Observation of ultrafast dynamic compression at the lattice-level; experimental capabilities and early science at the Linac Coherent Light Source

An in-depth understanding of the stress-strain behavior of materials during ultrafast dynamic compression requires experiments that offer in-situ observation of the lattice at the pertinent temporal and spatial scales. To date, the lattice response under extreme strain-rate conditions (\textgreater 10$^{8}$ s$^{-1})$ has been inferred predominantly from continuum-level measurements and multi-million atom molecular dynamics simulations. Several time-resolved x-ray diffraction experiments have captured important information on plasticity kinetics, while limited to nanosecond timescales due to the lack of high brilliance ultrafast x-ray sources. Here we present new experimental capabilities at the Linac Coherent Light Source (LCLS) combining ultrafast laser-shocks and serial femtosecond x-ray diffraction. The high spectral brightness ($\sim$ 10$^{12}$ photons per pulse, $\Delta $E/E$=$0.2{\%}) and subpicosecond temporal resolution (\textless 100 fs pulsewidth) of the LCLS x-ray free electron laser allow investigations that link simulations and experiments at the fundamental temporal and spatial scales for the first time, thus enabling validation of plasticity models at these extreme strain rates. We describe early pump-probe experiments at LCLS that offer insights to the transient lattice states and compare with predictions from large-scale molecular dynamics simulations.

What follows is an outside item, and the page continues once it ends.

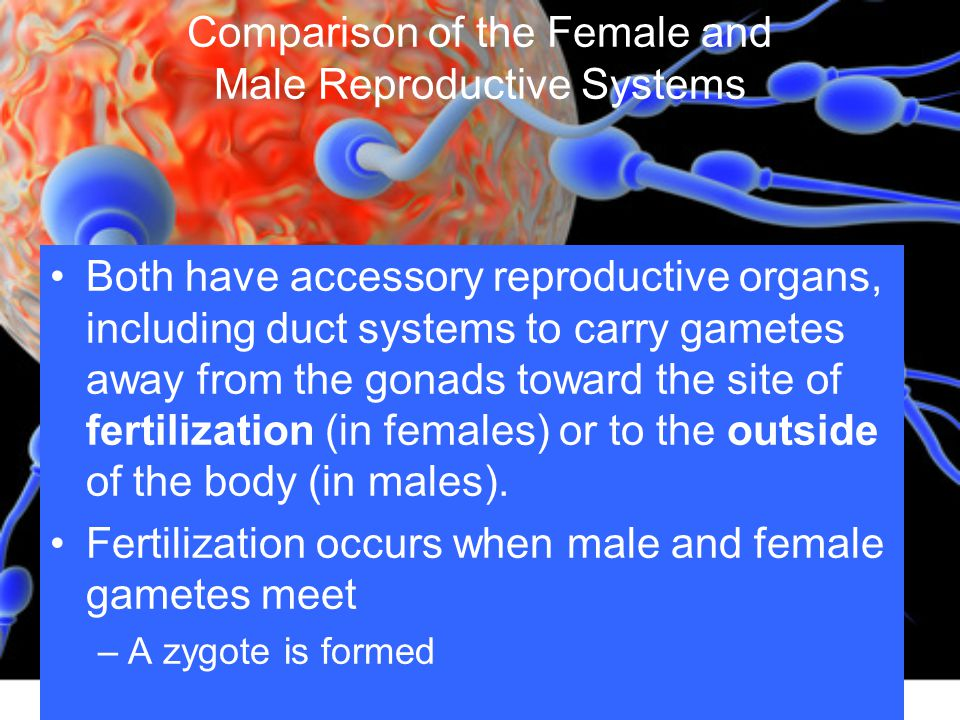 Comparison of the Female and Male Reproductive Systems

A movie of the lattice undergoing rapid shock-compression, composed by a series of single femtosecond x-ray snapshots, demonstrates the transient behavior while successfully decoupling the elastic and plastic response in a polycrystalline material. We discuss future directions that LCLS can offer to the materials science community, ultimately leading to a predictive understanding and control of the material response during ultrafast dynamic compression.